Telenet small cell plan covers 2 million residential and enterprise customers

While the telecom industry at large is keenly focused on boosting LTE capacity on the road to commercialization of 5G, there are still many markets that rely on 3G networks to provide reliable coverage and capacity. In Belgium, operator Telenet is planning a mass small cell roll out that will initially provide 3G densification.

Telenet is working with small cell vendor ip.access, which, in August last year, passed 2 million shipments of licensure related to its 3G small cell technology, many to support an AT&T/Cisco MicroCell offering to bolster indoor coverage.  “Wherever voice is important,” CTO Nick Johnson said at the time, “it seems VoLTE is turning into such a difficult thing.
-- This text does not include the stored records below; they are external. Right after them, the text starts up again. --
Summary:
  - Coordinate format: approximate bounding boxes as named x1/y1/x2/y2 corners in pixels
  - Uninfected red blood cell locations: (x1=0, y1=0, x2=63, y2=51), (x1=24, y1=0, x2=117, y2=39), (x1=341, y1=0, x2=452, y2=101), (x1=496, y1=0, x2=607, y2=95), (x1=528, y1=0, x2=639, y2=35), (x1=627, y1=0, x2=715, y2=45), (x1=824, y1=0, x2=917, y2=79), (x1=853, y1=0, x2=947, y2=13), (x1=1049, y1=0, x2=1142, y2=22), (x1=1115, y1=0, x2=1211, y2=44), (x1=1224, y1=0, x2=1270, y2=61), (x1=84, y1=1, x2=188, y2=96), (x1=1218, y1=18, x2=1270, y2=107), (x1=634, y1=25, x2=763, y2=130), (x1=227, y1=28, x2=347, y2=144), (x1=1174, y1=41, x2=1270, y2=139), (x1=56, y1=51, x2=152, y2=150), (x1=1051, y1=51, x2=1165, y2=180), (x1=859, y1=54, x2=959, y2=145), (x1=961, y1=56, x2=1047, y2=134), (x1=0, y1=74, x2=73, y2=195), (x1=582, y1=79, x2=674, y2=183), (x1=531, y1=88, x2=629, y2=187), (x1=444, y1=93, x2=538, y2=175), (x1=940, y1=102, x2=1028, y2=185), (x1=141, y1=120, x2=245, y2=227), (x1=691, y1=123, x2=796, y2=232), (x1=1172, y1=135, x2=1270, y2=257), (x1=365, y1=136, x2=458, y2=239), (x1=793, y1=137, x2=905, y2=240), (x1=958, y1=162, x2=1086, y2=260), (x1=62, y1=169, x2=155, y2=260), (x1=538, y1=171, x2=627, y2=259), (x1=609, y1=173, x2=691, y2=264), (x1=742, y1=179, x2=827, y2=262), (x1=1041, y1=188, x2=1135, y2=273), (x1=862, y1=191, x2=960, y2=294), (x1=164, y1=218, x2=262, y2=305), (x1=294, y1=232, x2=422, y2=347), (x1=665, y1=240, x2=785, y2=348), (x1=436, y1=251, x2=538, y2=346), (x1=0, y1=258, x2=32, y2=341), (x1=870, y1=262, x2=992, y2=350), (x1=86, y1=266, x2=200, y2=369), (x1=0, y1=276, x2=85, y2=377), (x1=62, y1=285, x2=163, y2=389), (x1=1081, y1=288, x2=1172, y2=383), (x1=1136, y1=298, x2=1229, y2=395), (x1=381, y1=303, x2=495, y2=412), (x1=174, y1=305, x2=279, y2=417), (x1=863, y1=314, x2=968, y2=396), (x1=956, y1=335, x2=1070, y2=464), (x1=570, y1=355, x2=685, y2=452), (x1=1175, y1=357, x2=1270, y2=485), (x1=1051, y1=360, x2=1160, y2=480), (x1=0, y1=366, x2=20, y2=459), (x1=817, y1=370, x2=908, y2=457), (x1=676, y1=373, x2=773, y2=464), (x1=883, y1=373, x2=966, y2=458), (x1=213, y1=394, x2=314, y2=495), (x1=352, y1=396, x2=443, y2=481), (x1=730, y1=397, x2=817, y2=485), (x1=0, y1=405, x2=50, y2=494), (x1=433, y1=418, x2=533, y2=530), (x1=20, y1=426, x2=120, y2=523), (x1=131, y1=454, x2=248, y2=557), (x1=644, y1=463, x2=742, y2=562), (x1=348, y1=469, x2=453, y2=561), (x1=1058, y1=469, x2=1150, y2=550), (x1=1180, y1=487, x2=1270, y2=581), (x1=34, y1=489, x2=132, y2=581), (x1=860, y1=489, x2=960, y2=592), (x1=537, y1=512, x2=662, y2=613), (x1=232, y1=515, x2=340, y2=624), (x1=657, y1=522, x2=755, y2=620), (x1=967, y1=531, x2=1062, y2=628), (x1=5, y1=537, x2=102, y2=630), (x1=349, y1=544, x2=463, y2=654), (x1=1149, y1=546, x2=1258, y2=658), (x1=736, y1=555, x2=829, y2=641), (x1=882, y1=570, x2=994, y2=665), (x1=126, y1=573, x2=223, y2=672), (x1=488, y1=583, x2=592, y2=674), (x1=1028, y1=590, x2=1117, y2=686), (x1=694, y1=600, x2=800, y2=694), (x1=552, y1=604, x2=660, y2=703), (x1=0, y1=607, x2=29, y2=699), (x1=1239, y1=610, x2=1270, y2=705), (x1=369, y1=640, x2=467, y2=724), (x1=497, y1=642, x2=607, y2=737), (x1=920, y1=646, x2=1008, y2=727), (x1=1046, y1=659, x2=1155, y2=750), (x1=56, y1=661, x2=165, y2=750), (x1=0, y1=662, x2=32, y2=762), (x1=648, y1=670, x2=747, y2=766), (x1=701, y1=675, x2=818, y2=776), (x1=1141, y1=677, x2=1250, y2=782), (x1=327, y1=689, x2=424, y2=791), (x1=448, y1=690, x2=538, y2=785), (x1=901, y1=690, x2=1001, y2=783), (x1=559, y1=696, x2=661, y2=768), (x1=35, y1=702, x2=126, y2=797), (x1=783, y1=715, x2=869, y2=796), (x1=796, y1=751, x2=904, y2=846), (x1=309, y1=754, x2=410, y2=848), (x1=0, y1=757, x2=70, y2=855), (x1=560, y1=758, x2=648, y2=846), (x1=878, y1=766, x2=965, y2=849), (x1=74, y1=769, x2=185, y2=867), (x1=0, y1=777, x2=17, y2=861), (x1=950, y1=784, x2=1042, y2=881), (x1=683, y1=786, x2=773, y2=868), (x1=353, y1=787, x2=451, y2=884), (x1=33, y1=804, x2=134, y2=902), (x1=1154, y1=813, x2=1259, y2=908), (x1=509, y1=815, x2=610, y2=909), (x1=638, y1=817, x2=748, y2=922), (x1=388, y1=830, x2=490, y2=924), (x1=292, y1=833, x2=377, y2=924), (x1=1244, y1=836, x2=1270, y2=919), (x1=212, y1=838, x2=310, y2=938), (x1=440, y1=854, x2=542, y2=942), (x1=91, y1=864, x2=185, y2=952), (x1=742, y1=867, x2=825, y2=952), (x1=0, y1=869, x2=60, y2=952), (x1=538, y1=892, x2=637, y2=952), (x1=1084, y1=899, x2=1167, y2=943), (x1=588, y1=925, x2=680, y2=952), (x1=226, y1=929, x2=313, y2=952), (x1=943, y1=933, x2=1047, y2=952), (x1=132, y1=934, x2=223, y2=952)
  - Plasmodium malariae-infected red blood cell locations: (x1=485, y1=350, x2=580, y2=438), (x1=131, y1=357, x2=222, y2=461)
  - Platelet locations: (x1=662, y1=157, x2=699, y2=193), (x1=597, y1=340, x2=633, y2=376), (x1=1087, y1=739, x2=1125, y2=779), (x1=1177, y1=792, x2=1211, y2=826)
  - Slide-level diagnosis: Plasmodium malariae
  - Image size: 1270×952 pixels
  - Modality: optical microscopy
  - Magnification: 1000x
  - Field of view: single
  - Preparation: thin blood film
People are still looking for some kind of 3G. We are still seeing people looking for 3G alongside LTE. He noted recent engagements and potential engagements with European and Asian customers. “There’s still some life in there, so we’re happy to continue to supply it.”

Telenet is tapping ip.access’ nanoVirt RAN platform, which is a virtually-hosted service, to manage “tens of thousands of residential small cells,” according to the company.

Malcolm Gordon, CEO, ip.access said: “Operators worldwide are under pressure to deliver fantastic in-building mobile performance, at home and elsewhere. This partnership is an excellent endorsement of our ability to support the large scale small cell deployments necessary to meet the ever-increasing demand for indoor coverage and capacity. ip.access’ virtualized scalable small cell platform means that Telenet can continue to meet the demands of its customers of all sizes as it evolves its network to 4G and beyond.”

RAN virtualization is a major trend in operator densification efforts. Large scale small cell deployments come with many challenges, including obtaining access to sites for equipment. If some of that equipment that generally resides at a site can run off of centralized servers in a data center-type environment, physical footprint goes down and centralized management enables inter-site efficiencies.

ip.access’ nanoVirt moves gateway and management functions to a data centers where it can be run on a variety of server hardware, which the company says reduces total cost of ownership. The solution can also be hosted on a cloud.